- **DATA LINES**
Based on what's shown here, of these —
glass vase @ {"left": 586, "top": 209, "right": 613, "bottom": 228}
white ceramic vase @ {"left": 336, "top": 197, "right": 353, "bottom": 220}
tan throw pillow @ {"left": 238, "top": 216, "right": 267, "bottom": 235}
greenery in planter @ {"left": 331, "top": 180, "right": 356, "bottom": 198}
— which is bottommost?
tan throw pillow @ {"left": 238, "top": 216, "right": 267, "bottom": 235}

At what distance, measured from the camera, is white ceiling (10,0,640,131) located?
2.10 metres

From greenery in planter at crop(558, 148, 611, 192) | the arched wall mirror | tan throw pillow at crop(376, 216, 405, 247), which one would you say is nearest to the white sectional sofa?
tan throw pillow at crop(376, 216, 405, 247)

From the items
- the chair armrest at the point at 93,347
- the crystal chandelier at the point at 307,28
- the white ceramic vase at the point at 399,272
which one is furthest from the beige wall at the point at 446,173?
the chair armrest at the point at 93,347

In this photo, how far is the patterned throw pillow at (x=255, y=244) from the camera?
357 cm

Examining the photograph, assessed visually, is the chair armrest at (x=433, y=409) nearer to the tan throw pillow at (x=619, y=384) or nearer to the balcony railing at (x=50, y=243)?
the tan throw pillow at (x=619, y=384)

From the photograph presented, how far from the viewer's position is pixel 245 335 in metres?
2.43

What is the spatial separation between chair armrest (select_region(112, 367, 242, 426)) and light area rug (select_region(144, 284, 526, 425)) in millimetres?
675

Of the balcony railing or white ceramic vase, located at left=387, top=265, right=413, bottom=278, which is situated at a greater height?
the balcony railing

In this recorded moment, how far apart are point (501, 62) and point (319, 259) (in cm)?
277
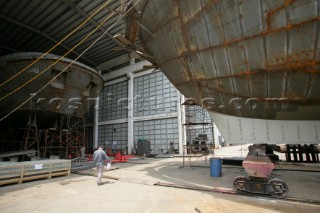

- **WRITTEN REQUEST**
Starting at the line that contains "Of the balcony" and continuing through the end of the items, rewrite those lines with "white ceramic vase" switched to "white porcelain vase" and nothing else changed. Omit the picture from your answer.

- **THE RESPONSE**
Of the balcony railing or white porcelain vase, located at left=387, top=265, right=413, bottom=278, which is situated at a greater height?
the balcony railing

In this recorded moment, how far apart are point (501, 62) and point (319, 259) (in cm)?
277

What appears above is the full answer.